Research - International Journal of Medical Research & Health Sciences ( 2021) Volume 10, Issue 2

Insight into COVID-19 available Vaccines Authorised for Emergency Use

Nuha A. Alkhattabi*
 
Biochemistry Department, King Abdulaziz University, Kingdom of Saudi Arabia
 
*Corresponding Author:
Nuha A. Alkhattabi, Biochemistry Department, King Abdulaziz University, Kingdom of Saudi Arabia, Email: [email protected]

Received Date: Dec 30, 2020 / Accepted Date: Feb 11, 2021 / Published Date: Feb 18, 2021

Abstract

In December of 2019, SARS-CoV2, a member of the coronavirus family, started to spread rapidly worldwide. The pandemic known as COVID-19 has resulted in mortality from respiratory disorders in 2,413,912 people to date, according to the World Health Organization. It has also necessitated hospitalization and intensive care for many people around the world, exceeding the capacity of hospitals. The rapid transmission of this virus is an important characteristic that requires individuals to take strict precautions to protect themselves. To date, there is no known treatment for COVID-19, but pharmaceutical companies, collaborating with scientists, have expended huge effort toward developing effective vaccines to prevent this newly emerging coronavirus. Because traditional vaccine development required long periods, genome and vector-based vaccines have helped accelerate this process.
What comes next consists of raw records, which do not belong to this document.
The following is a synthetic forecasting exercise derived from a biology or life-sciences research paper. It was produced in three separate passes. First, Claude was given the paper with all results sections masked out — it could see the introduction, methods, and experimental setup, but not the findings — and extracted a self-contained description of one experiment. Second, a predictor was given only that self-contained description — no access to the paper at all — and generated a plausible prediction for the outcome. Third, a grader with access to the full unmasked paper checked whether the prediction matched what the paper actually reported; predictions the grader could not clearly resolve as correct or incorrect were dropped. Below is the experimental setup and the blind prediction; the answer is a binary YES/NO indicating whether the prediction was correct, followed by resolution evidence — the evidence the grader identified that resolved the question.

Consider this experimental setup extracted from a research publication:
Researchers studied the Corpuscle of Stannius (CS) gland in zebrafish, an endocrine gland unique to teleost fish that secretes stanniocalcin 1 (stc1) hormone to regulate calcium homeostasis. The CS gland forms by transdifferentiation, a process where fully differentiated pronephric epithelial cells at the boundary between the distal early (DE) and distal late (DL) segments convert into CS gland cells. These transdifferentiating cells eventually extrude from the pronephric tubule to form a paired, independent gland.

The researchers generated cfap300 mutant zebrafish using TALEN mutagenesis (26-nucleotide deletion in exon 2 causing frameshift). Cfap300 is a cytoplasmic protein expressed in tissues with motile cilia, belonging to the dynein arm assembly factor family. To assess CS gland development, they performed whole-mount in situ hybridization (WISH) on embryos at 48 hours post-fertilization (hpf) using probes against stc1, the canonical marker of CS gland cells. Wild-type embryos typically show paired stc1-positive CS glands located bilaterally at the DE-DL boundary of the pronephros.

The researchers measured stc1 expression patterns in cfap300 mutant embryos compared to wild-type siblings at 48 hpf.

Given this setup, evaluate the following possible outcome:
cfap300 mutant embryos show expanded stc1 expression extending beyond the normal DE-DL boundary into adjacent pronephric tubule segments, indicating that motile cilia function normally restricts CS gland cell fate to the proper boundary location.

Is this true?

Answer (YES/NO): NO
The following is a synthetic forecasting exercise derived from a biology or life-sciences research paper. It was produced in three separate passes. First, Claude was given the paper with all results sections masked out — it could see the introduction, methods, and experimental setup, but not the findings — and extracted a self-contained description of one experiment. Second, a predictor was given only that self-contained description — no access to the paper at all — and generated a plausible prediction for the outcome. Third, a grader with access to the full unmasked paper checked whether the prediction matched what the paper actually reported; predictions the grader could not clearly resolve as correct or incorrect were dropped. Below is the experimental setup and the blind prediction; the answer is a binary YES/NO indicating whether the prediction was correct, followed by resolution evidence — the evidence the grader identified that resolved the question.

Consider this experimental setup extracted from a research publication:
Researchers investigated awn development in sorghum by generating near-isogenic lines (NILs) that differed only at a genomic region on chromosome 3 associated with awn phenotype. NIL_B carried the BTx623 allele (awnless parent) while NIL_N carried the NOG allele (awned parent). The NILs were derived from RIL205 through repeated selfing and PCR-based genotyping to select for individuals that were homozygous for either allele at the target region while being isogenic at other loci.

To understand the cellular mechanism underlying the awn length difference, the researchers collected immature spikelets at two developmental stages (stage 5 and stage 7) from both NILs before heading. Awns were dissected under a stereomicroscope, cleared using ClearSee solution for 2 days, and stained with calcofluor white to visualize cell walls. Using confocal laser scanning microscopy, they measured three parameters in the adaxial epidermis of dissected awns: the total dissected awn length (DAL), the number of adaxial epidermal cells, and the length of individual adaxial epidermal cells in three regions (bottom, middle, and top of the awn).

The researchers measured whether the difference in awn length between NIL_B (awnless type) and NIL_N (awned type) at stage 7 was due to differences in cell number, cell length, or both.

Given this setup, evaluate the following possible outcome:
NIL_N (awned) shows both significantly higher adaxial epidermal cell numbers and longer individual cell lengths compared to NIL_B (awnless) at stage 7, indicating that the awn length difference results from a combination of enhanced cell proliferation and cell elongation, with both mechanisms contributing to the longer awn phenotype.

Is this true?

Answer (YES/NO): YES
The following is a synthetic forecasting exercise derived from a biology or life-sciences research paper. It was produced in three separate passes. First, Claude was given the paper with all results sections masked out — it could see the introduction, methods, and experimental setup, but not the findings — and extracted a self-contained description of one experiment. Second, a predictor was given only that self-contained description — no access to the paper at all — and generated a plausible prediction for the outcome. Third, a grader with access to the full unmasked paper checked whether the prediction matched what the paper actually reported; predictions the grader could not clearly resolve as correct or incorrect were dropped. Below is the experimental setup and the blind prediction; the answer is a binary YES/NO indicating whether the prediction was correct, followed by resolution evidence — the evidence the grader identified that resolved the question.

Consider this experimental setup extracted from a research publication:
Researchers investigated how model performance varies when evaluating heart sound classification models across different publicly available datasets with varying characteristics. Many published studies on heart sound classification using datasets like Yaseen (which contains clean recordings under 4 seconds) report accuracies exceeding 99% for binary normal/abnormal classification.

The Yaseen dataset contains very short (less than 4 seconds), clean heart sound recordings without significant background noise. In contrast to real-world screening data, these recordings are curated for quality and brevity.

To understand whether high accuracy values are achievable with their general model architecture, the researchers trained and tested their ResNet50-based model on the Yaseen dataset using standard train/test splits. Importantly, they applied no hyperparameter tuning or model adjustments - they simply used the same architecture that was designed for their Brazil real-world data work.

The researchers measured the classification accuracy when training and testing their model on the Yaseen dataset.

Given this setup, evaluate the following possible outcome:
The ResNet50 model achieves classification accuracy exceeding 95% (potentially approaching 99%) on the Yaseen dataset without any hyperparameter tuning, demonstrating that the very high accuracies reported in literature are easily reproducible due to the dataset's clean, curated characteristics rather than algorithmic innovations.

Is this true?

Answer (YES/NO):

From hundreds of candidate vaccines that started undergoing preclinical and clinical trials, 3 have reached the final stage of requesting emergency authorization use from the World Health Organization: the Pfizer/BioNTech, Moderna, and AstraZeneca vaccines and other vaccines had national approval by their countries including Sinovac, Sputnik V, CanSinoBio, Bektop, Sinopharm, and Covaxin.  A summary of these candidate vaccines is offered in this review.

Keywords

SARS-CoV2, COVID-19, Pfizer/BioNTech, Moderna, AstraZeneca Sinovac, Sputnik V, CanSinoBio, Bektop, Sinopharm, Covaxin vaccines

Introduction

Successful prevention of fatal infectious diseases through vaccination has provided a significant transformation in the control of the spread of these diseases. Since the first attempt performed by Edward Jenner in the prevention of smallpox in 1796, scientists have spent much effort in developing vaccines as a powerful tool in the prevention and controlling of many viral and bacterial infections [1]. According to the World Health Organization (WHO), vaccination programs against diseases such as tetanus, diphtheria, influenza, and measles save 2 to 3 million lives every year. Currently, more than 20 vaccines against life-threatening diseases are available [2].

Vaccine technology depends on using the whole attenuated microorganism or parts of it to trigger the immune response in the host to develop adaptive immunity [3]. Although it is an effective methodology in the prevention of the disease before its occurrence, its development requires greater effort, time, and cost compared to the development of traditional medications. The effective development of candidate vaccines that record minimal adverse events on participants in specific periods poses a big challenge to the vaccine industry [4].

One year ago, in December 2019, the first case of Coronavirus Disease 2019 (COVID-19) was recognized in Wuhan, China [5]. That was the start of a global pandemic that would affect 109,217,366 people by February 2021, threatening older people particularly and causing the death of about 2,413,912 people to date, according to the WHO [6]. It is caused by the Severe Acute Respiratory Syndrome Coronavirus 2 (SARS-CoV-2), a member of the coronavirus human COV family that includes these 6 other members: human CoV 229E (HCoV-229E); HCoV-NL63; HCoV-OC43; HCoV-HKU1; SARS-CoV; and MERS-CoV [7]. The symptoms of the disease range from mild respiratory, upper tract cold-like symptoms to more severe, fatal illnesses requiring hospitalization and intensive care [5].

It is known that virus transmission is mostly accomplished through face-to-face contacts, such as coughing, talking, or sneezing, which are all modes of aerosol spread of respiratory droplets. Hence, social distancing is required to manage COVID-19 spread and transmission [8]. At present, there is no antiviral treatment for SARS-CoV2, and several labs are expending great effort toward the possibility of developing a vaccine. This review will be focused on the up-todate development of COVID 19 vaccines.

Review of Literature

Vaccine Development Stages

The development of an effective vaccine seems to be the only possible effective procedure against the COVID-19 worldwide pandemic. By the middle of May 2020, around 200 vaccine candidates were under trial as researchers hoped to meet the global demand by the end of 2021 [9]. The traditional process of vaccine development requires the vaccine to pass preclinical and clinical stages, which usually takes around 15 years. The preclinical process starts with vaccine design, cell culture studies, and animal model testing for a couple of years. At the end of that period, the effective dose and administration methodology applicable to humans may be suggested; all possible side effects and immune response to tested vaccines are monitored. Then several years of formal preclinical studies and toxicology testing follows. After that, 3 phases of clinical studies on humans take place over several years; these are listed below [10,11]:

Phase I tests the safety and determines the dosage providing an optimal immune response on a small number of volunteers (around 80 participants) who are monitored for the development of any possible side effects.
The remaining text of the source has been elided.